I wanted to say that might be true for Ryder’s remembrances of his stepmother, but surely that wasn’t true for his memories regarding me. Why wasn’t he remembering me—and fondly, too? He was seeing me daily in the mansion, and he was hearing my voice repeatedly when he was present and I was talking to my mother or Mrs. Marlene. Of course, I didn’t ask that, despite how much I wanted to. What he was saying about Bea made great sense, though. It helped me understand why he had no recollection of his near drowning, either.
When the Revelations occurred almost immediately after Ryder’s near drowning, Dr. Davenport had insisted that my mother and I be moved back into the main house, where she and I had once shared a bedroom. Now, because I was older, I had my own. Dr. Davenport’s willingness finally to accept his full responsibility was the straw that broke the camel’s back, as Mrs. Marlene would say. Because of what had been developing between Ryder and myself, both my mother and Dr. Davenport had decided the truth could no longer be kept hidden under the shadows in Wyndemere. It was time to disclose another Wyndemere secret.
Nevertheless, Bea thought she had been played for a fool. How could he have kept my mother right under her feet all this time? How could he have still employed the woman he h
ad slept with and impregnated, “breathing down my neck and surely hiding her smiles”?
She knew that Dr. Davenport and his first wife, Samantha, had brought my mother here to serve as an in vitro surrogate mother for Ryder. My mother was desperate for the money after failing to earn enough singing. She was tired of being a waitress and accepted the offer rather than head back to England, where her father would gloat. Bea tolerated that fact by putting most of the blame and embarrassment on Dr.
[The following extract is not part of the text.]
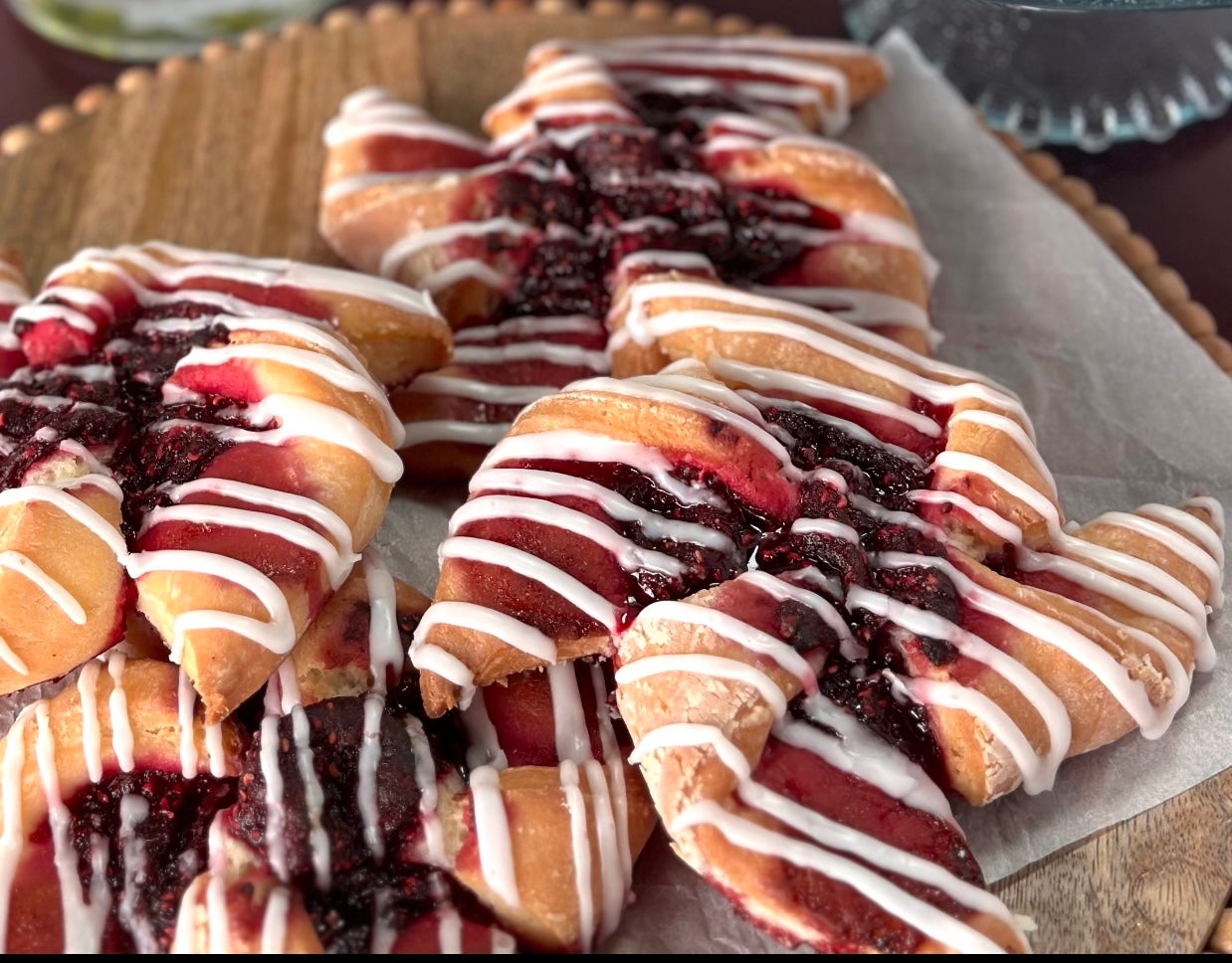 Flaky and Delicious Vegan Danish Pastries Portland Oregon Kyra's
Davenport’s first wife, ironically accusing her of being the self-centered one, afraid to get pregnant and spoil “her dainty little figure.” From Bea, I learned that you could be jealous of a dead person.
Bea’s one concession was to agree to name their daughter after Dr. Davenport’s first wife. Perhaps she had realized that was a demand that Dr. Davenport would not give up, along with other memories and pictures of his first, more beautiful wife that he kept in his home office.
However, whenever she could, Bea ridiculed Dr. Davenport’s first wife’s memory in front of Ryder and Dr. Davenport, as well as my mother. She pronounced her own daughter’s name as if it was a profanity, clenching her teeth. I was too young to remember how it had all begun, of course, but my mother explained that before I was born, she had continued to live in the main house after Samantha’s tragic car accident one winter day. When Ryder was just four years old, Dr. Davenport remarried, having chosen Bea, who my mother said was selected more for social and professional reasons than romantic ones. So my mother remained as his nanny.
And then, when Bea gave birth to Samantha, my mother was kept on as a nanny for both Davenport children, but as soon as Bea decided that Samantha no longer needed my mother day and night, we were ordered to move into the help’s quarters, and my mother became officially the house manager more than anything else. That way, Bea could blame her for anything that went wrong.